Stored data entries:
= = = = = = =

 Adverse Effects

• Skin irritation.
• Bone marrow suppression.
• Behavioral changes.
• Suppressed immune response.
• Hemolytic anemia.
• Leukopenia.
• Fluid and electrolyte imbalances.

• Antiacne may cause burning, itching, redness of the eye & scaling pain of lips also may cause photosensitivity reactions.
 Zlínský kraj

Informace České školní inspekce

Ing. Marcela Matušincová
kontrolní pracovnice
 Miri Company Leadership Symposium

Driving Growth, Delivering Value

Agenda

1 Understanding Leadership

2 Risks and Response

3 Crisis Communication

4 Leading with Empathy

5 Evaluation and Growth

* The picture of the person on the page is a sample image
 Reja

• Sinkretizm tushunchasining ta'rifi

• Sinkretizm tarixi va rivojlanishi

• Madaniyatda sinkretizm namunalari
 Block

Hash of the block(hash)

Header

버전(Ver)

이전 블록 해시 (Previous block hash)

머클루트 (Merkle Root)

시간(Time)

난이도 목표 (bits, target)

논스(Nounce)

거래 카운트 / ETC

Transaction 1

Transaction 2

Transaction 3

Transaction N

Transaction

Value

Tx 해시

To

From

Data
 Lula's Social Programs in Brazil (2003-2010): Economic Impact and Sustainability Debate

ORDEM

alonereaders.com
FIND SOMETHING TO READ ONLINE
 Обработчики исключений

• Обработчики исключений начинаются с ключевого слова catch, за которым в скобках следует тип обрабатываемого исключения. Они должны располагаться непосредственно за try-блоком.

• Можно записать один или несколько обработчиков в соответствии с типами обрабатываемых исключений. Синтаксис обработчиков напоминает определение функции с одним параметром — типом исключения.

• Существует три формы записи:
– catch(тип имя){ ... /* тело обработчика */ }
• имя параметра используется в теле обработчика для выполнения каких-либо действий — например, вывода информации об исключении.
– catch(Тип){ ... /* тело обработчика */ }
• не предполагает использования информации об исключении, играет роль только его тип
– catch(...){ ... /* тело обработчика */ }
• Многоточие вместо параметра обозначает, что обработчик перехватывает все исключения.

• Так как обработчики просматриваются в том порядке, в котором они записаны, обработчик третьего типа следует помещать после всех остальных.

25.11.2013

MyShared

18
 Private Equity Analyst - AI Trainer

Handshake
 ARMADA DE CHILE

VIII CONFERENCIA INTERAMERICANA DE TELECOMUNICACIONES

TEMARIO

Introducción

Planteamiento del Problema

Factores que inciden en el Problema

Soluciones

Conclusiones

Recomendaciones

= = = = = = =

* WHAT IS EXPECTED:
When you answer, repeat every record exactly, omitting nothing.

* SOLVED PROBLEM:
 Adverse Effects

• Skin irritation.
• Bone marrow suppression.
• Behavioral changes.
• Suppressed immune response.
• Hemolytic anemia.
• Leukopenia.
• Fluid and electrolyte imbalances.

• Antiacne may cause burning, itching, redness of the eye & scaling pain of lips also may cause photosensitivity reactions.
 Zlínský kraj

Informace České školní inspekce

Ing. Marcela Matušincová
kontrolní pracovnice
 Miri Company Leadership Symposium

Driving Growth, Delivering Value

Agenda

1 Understanding Leadership

2 Risks and Response

3 Crisis Communication

4 Leading with Empathy

5 Evaluation and Growth

* The picture of the person on the page is a sample image
 Reja

• Sinkretizm tushunchasining ta'rifi

• Sinkretizm tarixi va rivojlanishi

• Madaniyatda sinkretizm namunalari
 Block

Hash of the block(hash)

Header

버전(Ver)

이전 블록 해시 (Previous block hash)

머클루트 (Merkle Root)

시간(Time)

난이도 목표 (bits, target)

논스(Nounce)

거래 카운트 / ETC

Transaction 1

Transaction 2

Transaction 3

Transaction N

Transaction

Value

Tx 해시

To

From

Data
 Lula's Social Programs in Brazil (2003-2010): Economic Impact and Sustainability Debate

ORDEM

alonereaders.com
FIND SOMETHING TO READ ONLINE
 Обработчики исключений

• Обработчики исключений начинаются с ключевого слова catch, за которым в скобках следует тип обрабатываемого исключения. Они должны располагаться непосредственно за try-блоком.

• Можно записать один или несколько обработчиков в соответствии с типами обрабатываемых исключений. Синтаксис обработчиков напоминает определение функции с одним параметром — типом исключения.

• Существует три формы записи:
– catch(тип имя){ ... /* тело обработчика */ }
• имя параметра используется в теле обработчика для выполнения каких-либо действий — например, вывода информации об исключении.
– catch(Тип){ ... /* тело обработчика */ }
• не предполагает использования информации об исключении, играет роль только его тип
– catch(...){ ... /* тело обработчика */ }
• Многоточие вместо параметра обозначает, что обработчик перехватывает все исключения.

• Так как обработчики просматриваются в том порядке, в котором они записаны, обработчик третьего типа следует помещать после всех остальных.

25.11.2013

MyShared

18
 Private Equity Analyst - AI Trainer

Handshake
 ARMADA DE CHILE

VIII CONFERENCIA INTERAMERICANA DE TELECOMUNICACIONES

TEMARIO

Introducción

Planteamiento del Problema

Factores que inciden en el Problema

Soluciones

Conclusiones

Recomendaciones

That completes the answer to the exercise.